A shorter version of this essay appears in the Autumn 2013 issue of the beautiful, creative online magazine Soiled and Seeded. Here Katherine and Jeanne explain the topological relationship between figs and mulberries and do a little investigative journalism.
Figs and mulberries are both gorgeous, sexy fruits, but in very different ways. At first blush a mulberry could be the fragile hot-mess cousin of a blackberry, while figs are classically sensual fruits, like marble nudes teetering on the edge of vulgar.
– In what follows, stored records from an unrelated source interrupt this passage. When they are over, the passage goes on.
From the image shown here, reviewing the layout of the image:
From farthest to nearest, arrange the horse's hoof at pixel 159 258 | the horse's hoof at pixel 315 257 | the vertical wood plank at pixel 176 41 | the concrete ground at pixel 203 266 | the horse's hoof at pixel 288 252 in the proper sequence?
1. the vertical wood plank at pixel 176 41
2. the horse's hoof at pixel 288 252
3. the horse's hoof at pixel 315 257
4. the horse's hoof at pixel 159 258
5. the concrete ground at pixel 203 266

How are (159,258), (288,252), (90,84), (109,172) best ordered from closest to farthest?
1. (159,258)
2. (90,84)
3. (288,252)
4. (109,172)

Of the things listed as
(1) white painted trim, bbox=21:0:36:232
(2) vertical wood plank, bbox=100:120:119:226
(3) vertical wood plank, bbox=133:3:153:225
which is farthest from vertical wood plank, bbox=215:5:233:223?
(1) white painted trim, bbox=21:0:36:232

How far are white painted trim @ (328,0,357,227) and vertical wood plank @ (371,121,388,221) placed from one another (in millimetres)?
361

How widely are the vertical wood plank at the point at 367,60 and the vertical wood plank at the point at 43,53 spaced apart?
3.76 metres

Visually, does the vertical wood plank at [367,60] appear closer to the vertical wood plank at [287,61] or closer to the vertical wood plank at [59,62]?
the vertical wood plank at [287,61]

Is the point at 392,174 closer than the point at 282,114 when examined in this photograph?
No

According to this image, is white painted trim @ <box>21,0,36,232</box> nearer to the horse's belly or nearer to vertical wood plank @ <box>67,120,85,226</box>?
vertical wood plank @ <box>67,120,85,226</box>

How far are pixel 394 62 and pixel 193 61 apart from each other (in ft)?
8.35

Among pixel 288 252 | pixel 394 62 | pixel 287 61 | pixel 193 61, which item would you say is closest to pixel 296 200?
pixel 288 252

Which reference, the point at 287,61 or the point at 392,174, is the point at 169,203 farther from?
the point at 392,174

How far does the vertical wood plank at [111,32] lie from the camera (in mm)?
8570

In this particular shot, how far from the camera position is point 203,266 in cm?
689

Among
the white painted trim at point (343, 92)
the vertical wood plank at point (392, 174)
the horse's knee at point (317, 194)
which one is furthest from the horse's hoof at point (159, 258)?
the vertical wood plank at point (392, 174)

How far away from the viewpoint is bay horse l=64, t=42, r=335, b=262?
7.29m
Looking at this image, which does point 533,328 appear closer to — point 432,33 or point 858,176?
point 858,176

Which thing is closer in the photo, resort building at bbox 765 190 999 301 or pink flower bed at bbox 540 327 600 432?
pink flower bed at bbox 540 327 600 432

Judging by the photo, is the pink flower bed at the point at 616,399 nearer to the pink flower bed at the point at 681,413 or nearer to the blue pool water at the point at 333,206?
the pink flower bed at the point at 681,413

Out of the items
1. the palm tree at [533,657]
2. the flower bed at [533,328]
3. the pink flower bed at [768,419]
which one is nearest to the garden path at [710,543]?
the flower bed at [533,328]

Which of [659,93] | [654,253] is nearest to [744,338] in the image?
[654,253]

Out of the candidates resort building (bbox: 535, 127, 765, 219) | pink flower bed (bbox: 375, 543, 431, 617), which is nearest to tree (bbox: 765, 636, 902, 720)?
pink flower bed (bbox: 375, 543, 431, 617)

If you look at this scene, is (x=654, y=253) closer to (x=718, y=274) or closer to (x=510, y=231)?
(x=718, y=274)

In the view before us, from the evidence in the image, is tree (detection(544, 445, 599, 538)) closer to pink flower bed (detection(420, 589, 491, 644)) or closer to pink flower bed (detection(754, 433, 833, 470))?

For all their fleshy assertiveness, both fruits keep their secrets; and it takes more than a long, intense gaze to uncover their close relationship and know what makes them sweet. Mulberries may look like blackberries (and share a taxonomic order), but they are built from different plant components. The true siblings are mulberries and figs (both in family Moraceae), and at heart they are very much alike, although figs are clearly the more introverted of the two.
Anatomy of the Moraceae
To understand a mulberry or a fig, you first have to recall the basic structure of a flower and imagine the various ways flowers can be grouped on a plant. Both figs and mulberries cluster their tiny flowers together into dense and well-defined inflorescences. And, in both, all the flowers on an inflorescence then develop into a single fused unit, which we casually call a fruit. Before offering the details of what we eat we’ll need to look at the individual flowers and fruit.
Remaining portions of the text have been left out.